Each of the first three pieces is called an intermezzo, and the last a rhapsody (the German spelling Rhapsodie is also common in English publications). The fact that Brahms originally intended the title ‘Capriccio’ for his earlier Rhapsody, Op. 79, No. 1, suggests that he used such terms rather loosely. ‘Intermezzo’ can be seen as an umbrella term under which Brahms could collect anything which he regarded as neither capricious nor passionate. He completed these pieces during his summer holiday in Bad Ischl, Upper Austria, in 1893, the first intermezzo being written in May and the following three pieces in June.

Since Brahms has combined these 20 character pieces in collections, he may have included some earlier compositions, and it is quite possible, although there is no definite proof, that some works—such as the E major rhapsody—may have been conceived before 1892. Two earlier collections of smaller lyric piano pieces, Eight Pieces for Piano Op. 76, and Two Rhapsodies, Op. 79, date from 1871-79 (published 1879 and 1880 respectively).

== The pieces ==

=== 1. Intermezzo in B minor ===
The poetic mood of the first intermezzo from Op. 119 belies its vague title. In a letter from May 1893 to Clara Schumann, Brahms wrote:

I am tempted to copy out a small piano piece for you, because I would like to know how you agree with it. It is teeming with dissonances! These may [well] be correct and [can] be explained—but maybe they won’t please your palate, and now I wished, they would be less correct, but more appetizing and agreeable to your taste. The little piece is exceptionally melancholic and ‘to be played very slowly’ is not an understatement. Every bar and every note must sound like a ritard[ando], as if one wanted to suck melancholy out of each and every one, lustily and with pleasure out of these very dissonances! Good Lord, this description will [surely] awaken your desire!

Clara Schumann was enthusiastic and asked him to send the remaining pieces of his new work.

The words ‘melancholy’ and ‘with pleasure’ aptly describe the atmosphere evoked by the falling suspended arpeggios that open the piece. The middle section (bars 17–46) is in the relative key of D major, while the recapitulation returns to B minor.

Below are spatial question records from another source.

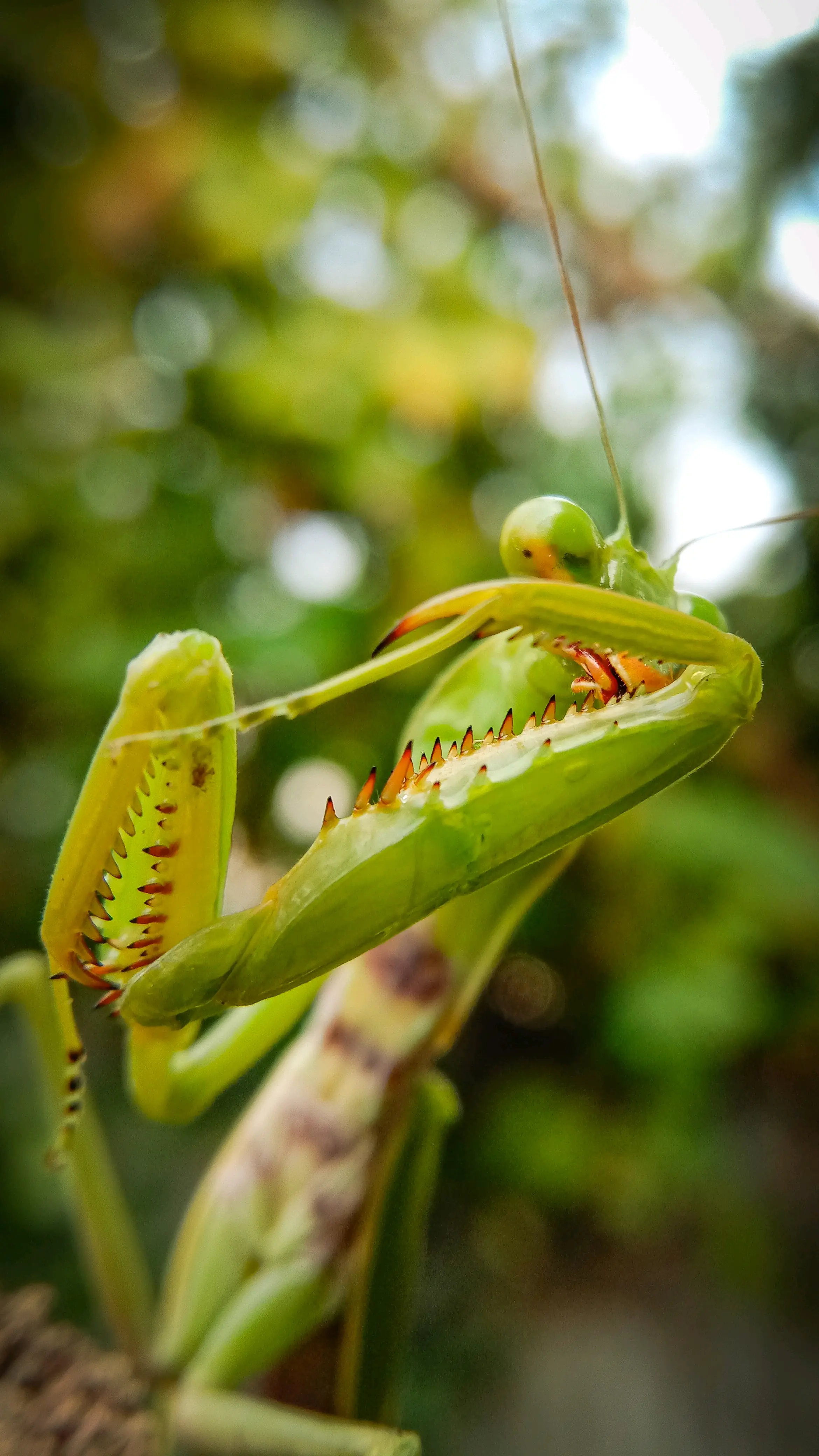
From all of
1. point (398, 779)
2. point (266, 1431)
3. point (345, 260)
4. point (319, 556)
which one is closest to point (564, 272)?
point (398, 779)

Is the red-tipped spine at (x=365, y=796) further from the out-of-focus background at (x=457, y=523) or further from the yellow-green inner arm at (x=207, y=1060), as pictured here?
the out-of-focus background at (x=457, y=523)

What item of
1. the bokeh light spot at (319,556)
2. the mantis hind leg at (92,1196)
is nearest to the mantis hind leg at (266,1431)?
the mantis hind leg at (92,1196)

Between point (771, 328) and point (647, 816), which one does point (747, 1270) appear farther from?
point (771, 328)

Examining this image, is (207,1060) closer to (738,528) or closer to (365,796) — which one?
(365,796)

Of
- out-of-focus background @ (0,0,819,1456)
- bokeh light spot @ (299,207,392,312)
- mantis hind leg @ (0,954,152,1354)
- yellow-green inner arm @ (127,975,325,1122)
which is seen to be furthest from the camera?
bokeh light spot @ (299,207,392,312)

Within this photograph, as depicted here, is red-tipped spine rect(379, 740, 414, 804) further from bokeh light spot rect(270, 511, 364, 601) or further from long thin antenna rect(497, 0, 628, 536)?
bokeh light spot rect(270, 511, 364, 601)

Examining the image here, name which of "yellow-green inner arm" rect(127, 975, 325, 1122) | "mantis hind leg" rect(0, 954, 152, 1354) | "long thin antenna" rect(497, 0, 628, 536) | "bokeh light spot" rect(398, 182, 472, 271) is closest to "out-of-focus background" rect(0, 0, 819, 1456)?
"bokeh light spot" rect(398, 182, 472, 271)

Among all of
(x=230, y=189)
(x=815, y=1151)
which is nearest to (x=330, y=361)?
(x=230, y=189)
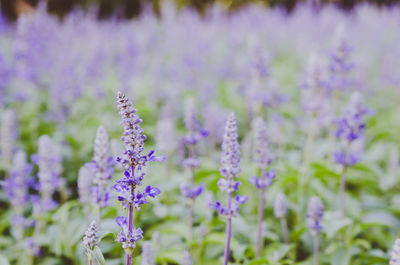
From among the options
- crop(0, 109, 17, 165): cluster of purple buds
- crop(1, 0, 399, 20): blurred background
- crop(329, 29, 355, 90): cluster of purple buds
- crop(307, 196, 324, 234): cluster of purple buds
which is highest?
crop(1, 0, 399, 20): blurred background

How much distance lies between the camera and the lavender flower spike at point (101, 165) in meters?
3.21

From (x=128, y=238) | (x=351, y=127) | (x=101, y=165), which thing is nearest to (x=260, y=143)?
(x=351, y=127)

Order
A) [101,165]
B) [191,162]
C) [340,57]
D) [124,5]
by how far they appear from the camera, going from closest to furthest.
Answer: [101,165], [191,162], [340,57], [124,5]

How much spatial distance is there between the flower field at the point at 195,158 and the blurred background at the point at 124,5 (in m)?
10.00

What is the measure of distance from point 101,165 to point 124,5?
20.8m

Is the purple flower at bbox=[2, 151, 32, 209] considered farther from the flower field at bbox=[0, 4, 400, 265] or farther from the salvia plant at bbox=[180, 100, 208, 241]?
the salvia plant at bbox=[180, 100, 208, 241]

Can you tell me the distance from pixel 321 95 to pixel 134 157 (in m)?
4.09

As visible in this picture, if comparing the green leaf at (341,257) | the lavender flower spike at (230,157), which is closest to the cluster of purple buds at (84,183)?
the lavender flower spike at (230,157)

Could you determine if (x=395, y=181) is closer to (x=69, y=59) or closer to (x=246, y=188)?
(x=246, y=188)

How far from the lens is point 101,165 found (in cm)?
329

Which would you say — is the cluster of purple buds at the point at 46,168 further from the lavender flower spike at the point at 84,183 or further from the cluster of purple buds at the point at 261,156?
the cluster of purple buds at the point at 261,156

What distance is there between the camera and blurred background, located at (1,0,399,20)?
19453mm

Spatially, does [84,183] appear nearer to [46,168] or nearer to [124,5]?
[46,168]

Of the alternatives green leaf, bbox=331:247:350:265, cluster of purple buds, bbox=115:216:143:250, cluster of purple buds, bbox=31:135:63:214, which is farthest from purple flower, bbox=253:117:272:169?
cluster of purple buds, bbox=31:135:63:214
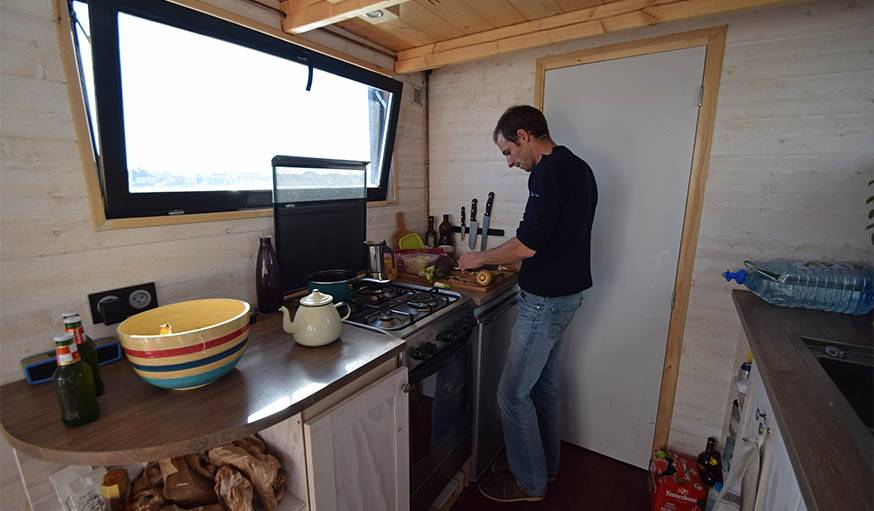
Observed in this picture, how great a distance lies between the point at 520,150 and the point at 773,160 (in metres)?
1.02

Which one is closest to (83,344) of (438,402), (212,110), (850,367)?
(212,110)

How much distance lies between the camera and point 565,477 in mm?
1993

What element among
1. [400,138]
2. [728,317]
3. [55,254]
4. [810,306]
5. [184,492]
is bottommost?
[184,492]

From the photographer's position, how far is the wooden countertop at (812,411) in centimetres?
64

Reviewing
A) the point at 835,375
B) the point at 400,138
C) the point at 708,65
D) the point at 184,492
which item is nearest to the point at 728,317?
the point at 835,375

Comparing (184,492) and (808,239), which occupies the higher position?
(808,239)

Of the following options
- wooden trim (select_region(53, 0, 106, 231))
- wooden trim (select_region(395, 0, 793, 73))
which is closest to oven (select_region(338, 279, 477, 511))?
wooden trim (select_region(53, 0, 106, 231))

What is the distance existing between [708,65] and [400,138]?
1.50 m

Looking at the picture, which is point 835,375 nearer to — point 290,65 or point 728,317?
point 728,317

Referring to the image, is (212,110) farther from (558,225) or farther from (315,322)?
(558,225)

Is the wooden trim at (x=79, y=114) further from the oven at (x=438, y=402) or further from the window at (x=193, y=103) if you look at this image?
the oven at (x=438, y=402)

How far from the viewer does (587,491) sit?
190 centimetres

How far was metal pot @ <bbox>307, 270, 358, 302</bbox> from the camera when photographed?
60.5 inches

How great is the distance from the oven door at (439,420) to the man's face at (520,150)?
78 centimetres
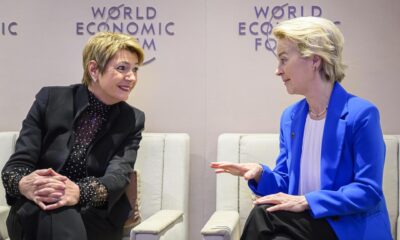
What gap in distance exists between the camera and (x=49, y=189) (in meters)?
2.57

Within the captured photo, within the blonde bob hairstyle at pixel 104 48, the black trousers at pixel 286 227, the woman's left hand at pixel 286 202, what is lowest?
the black trousers at pixel 286 227

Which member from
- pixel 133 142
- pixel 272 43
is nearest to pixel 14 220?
pixel 133 142

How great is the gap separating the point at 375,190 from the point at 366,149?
18cm

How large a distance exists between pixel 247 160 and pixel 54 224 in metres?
1.24

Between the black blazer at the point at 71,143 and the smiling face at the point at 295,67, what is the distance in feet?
3.04

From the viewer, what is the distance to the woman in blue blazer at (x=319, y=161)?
227 cm

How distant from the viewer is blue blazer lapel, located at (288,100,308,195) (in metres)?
2.56

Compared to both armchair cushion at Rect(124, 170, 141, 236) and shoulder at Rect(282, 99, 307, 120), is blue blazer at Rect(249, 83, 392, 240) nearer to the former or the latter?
shoulder at Rect(282, 99, 307, 120)

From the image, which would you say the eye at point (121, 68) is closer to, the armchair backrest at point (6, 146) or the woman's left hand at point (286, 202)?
the armchair backrest at point (6, 146)

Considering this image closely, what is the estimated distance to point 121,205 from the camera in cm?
286

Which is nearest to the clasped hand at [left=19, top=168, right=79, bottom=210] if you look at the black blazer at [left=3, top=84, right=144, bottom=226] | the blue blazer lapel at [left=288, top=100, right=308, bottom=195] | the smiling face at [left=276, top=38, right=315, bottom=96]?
the black blazer at [left=3, top=84, right=144, bottom=226]

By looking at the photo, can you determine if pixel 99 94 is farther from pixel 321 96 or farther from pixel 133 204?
pixel 321 96

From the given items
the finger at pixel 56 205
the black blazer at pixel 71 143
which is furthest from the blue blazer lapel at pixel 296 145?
the finger at pixel 56 205

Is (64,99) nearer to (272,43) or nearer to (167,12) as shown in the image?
(167,12)
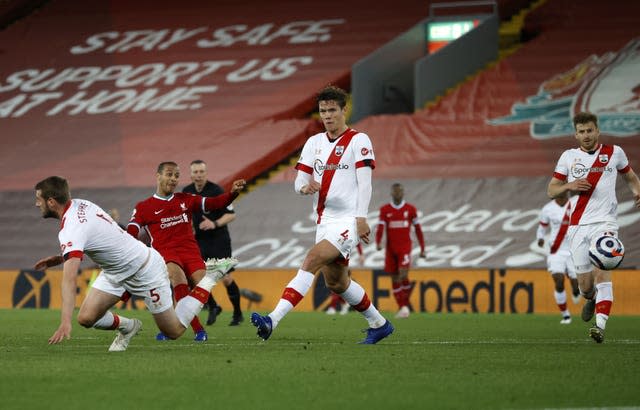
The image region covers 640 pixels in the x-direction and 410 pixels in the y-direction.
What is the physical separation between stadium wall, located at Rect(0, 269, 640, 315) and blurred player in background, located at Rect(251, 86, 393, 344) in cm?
1040

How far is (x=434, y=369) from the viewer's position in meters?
8.76

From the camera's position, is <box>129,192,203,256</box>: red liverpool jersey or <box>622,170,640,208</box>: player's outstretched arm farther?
<box>129,192,203,256</box>: red liverpool jersey

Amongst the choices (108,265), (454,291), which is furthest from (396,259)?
(108,265)

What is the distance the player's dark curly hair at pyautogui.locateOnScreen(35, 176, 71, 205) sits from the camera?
954 cm

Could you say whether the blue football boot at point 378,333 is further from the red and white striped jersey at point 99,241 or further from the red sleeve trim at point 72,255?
the red sleeve trim at point 72,255

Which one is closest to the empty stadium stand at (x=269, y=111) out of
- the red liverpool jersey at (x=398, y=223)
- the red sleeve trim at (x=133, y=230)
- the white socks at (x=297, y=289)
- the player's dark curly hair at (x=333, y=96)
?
the red liverpool jersey at (x=398, y=223)

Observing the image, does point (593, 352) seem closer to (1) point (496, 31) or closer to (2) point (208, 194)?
(2) point (208, 194)

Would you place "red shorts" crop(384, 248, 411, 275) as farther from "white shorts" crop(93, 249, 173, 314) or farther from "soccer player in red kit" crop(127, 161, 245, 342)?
"white shorts" crop(93, 249, 173, 314)

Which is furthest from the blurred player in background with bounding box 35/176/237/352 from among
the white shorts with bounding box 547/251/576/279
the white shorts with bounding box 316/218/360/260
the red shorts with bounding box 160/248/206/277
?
the white shorts with bounding box 547/251/576/279

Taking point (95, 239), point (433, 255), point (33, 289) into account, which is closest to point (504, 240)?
point (433, 255)

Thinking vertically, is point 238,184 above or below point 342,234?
above

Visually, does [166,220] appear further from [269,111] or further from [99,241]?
[269,111]

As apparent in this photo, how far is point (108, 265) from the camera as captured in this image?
10430mm

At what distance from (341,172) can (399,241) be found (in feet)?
31.9
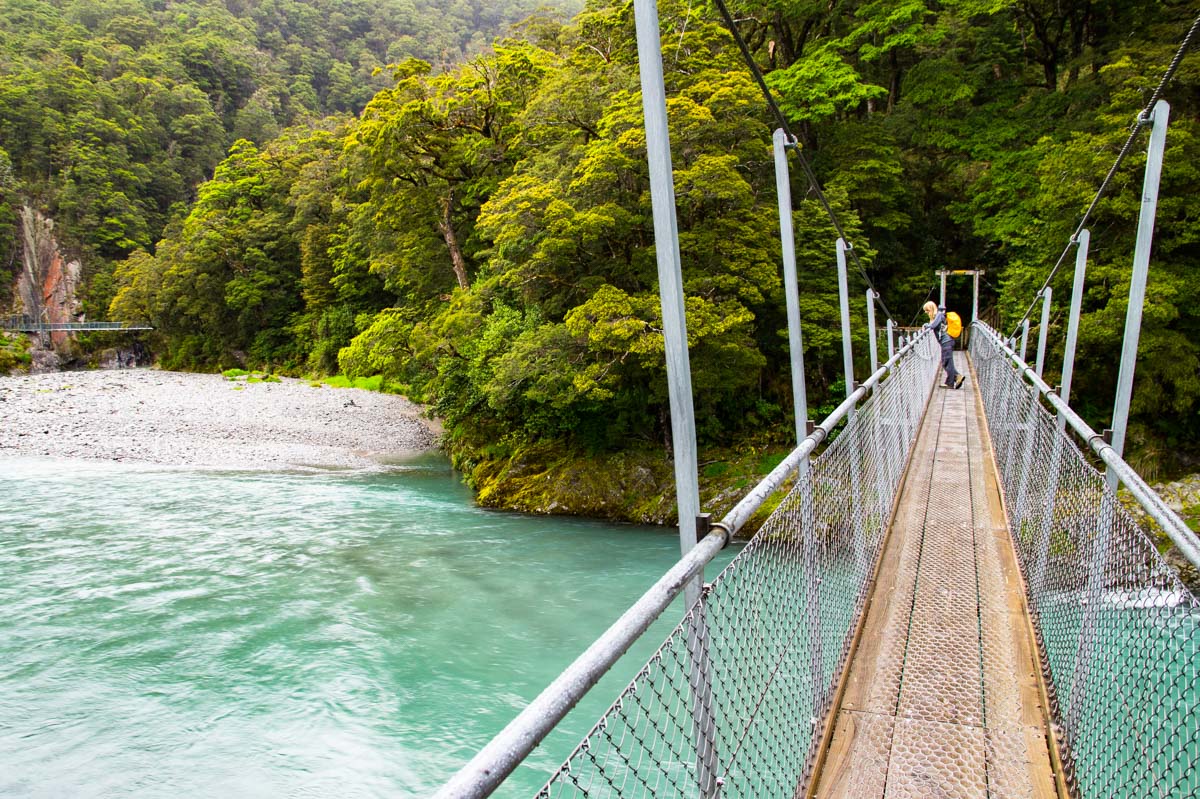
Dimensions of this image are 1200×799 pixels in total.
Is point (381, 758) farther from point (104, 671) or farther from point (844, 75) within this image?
point (844, 75)

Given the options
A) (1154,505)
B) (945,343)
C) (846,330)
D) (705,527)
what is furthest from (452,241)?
(1154,505)

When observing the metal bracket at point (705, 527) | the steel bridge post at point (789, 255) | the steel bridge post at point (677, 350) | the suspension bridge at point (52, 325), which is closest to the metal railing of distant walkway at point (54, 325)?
the suspension bridge at point (52, 325)

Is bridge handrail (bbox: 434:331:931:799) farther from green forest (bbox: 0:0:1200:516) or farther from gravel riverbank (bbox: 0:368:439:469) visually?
gravel riverbank (bbox: 0:368:439:469)

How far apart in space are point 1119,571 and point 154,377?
35.0 m

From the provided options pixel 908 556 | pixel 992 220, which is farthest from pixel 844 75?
pixel 908 556

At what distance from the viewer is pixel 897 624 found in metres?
2.96

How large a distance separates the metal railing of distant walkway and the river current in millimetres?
30551

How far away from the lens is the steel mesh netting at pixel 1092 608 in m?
1.83

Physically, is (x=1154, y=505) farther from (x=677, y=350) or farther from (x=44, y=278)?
(x=44, y=278)

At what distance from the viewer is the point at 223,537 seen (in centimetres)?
997

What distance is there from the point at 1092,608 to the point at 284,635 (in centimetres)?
684

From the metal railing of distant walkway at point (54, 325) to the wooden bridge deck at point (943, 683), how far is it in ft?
141

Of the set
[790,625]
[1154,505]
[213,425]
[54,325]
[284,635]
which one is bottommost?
[284,635]

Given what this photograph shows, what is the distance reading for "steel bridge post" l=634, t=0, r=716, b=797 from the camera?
150 cm
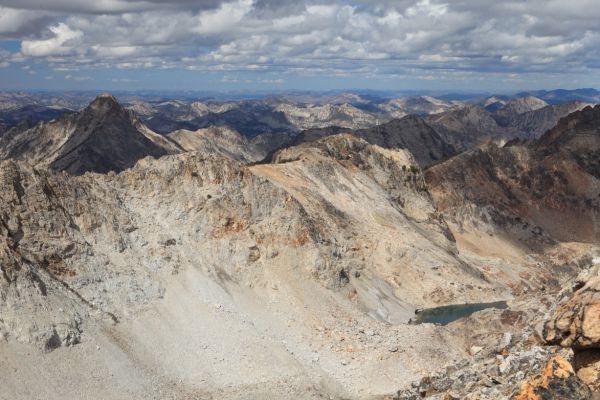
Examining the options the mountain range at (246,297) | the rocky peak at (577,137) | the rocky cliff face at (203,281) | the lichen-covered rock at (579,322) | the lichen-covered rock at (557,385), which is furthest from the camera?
the rocky peak at (577,137)

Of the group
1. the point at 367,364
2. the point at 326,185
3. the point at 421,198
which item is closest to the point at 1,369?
the point at 367,364

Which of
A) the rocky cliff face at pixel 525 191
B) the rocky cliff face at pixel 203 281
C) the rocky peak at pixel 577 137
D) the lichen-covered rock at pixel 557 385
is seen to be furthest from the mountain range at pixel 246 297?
the rocky peak at pixel 577 137

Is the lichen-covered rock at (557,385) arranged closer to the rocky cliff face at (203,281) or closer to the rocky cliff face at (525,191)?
the rocky cliff face at (203,281)

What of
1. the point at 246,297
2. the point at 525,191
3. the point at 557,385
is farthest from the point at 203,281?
the point at 525,191

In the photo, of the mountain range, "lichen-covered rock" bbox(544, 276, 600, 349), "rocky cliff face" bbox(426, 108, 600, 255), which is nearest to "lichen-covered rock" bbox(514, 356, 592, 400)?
the mountain range

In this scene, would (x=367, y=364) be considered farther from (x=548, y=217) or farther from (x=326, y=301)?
(x=548, y=217)

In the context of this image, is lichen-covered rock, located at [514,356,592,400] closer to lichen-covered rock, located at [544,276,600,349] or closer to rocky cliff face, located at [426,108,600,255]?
lichen-covered rock, located at [544,276,600,349]
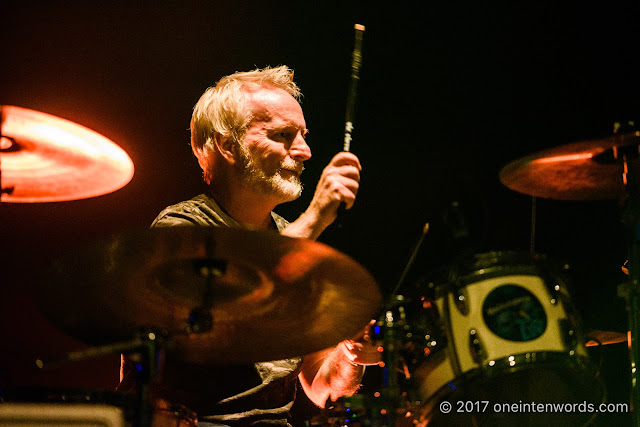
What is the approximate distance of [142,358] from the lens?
144cm

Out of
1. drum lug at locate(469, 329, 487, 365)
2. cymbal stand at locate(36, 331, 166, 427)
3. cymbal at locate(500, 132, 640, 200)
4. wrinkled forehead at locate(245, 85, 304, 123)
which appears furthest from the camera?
wrinkled forehead at locate(245, 85, 304, 123)

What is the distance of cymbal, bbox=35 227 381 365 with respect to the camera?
1.43m

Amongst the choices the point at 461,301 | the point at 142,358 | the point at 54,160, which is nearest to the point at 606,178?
the point at 461,301

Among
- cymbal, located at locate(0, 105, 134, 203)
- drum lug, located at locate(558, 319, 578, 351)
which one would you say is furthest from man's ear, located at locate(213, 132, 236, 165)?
drum lug, located at locate(558, 319, 578, 351)

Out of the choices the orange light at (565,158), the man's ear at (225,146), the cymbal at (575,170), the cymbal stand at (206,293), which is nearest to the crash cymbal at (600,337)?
the cymbal at (575,170)

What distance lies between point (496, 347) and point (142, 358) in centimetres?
87

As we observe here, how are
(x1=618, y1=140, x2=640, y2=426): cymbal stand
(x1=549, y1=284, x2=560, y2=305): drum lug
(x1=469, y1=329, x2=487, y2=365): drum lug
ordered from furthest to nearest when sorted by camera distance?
(x1=618, y1=140, x2=640, y2=426): cymbal stand < (x1=549, y1=284, x2=560, y2=305): drum lug < (x1=469, y1=329, x2=487, y2=365): drum lug

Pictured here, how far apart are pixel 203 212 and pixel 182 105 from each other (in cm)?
109

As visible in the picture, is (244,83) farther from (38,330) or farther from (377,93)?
(38,330)

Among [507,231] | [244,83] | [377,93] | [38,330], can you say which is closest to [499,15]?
[377,93]

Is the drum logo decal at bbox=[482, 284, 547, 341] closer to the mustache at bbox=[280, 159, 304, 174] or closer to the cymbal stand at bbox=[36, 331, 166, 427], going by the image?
the cymbal stand at bbox=[36, 331, 166, 427]

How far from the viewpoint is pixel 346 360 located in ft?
7.52

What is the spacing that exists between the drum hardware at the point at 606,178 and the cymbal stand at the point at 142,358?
4.34 ft

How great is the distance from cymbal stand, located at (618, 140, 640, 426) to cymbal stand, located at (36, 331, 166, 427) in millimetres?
1328
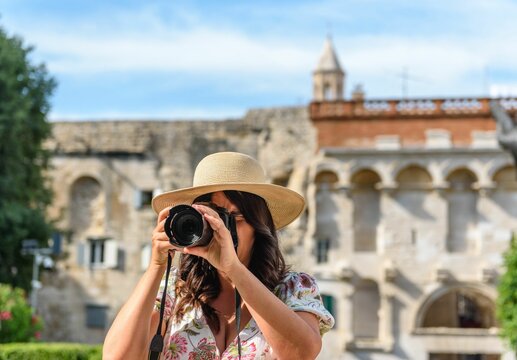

=== 2. Intermezzo in E minor ===
The E minor intermezzo can be regarded as monothematic, although each recurrence of the theme is significantly transformed. The middle section and coda are in E major, the parallel major.

=== 3. Intermezzo in C major ===

The length of the phrase is twelve bars, subdividing into two six-bar sections. The first six bars can certainly be heard as two three-bar units whereas the second six-bar section can rather be perceived as three times two bars. The second six-bar sub-phrase functions rhythmically as a giant hemiola.

This rhythmic gracefulness is opposed by the middle section of the piece. Two eight-bar phrases, subdividing into four-bar units, try to ‘correct’ the twelve-bar phrasing.

It is arguable that this piece is in binary form and the B section begins at bar 49 where new material appears.

=== 4. Rhapsody in E♭ major ===
Brahms's experiments with rhythm and phrase lengths are also apparent in the E♭ major rhapsody, which for 60 bars maintains five-bar phrases.

The grazioso second theme (starting bar 93) is constructed from eight-bar phrases that do not subdivide into four plus four, but into three plus two plus three.

The piece ends in E♭ minor, the parallel minor key to where it started (E♭ major). While it is not unusual to end a minor-key composition in the parallel major, it is much less common to find a piece ending in this manner. (See List of major/minor compositions.)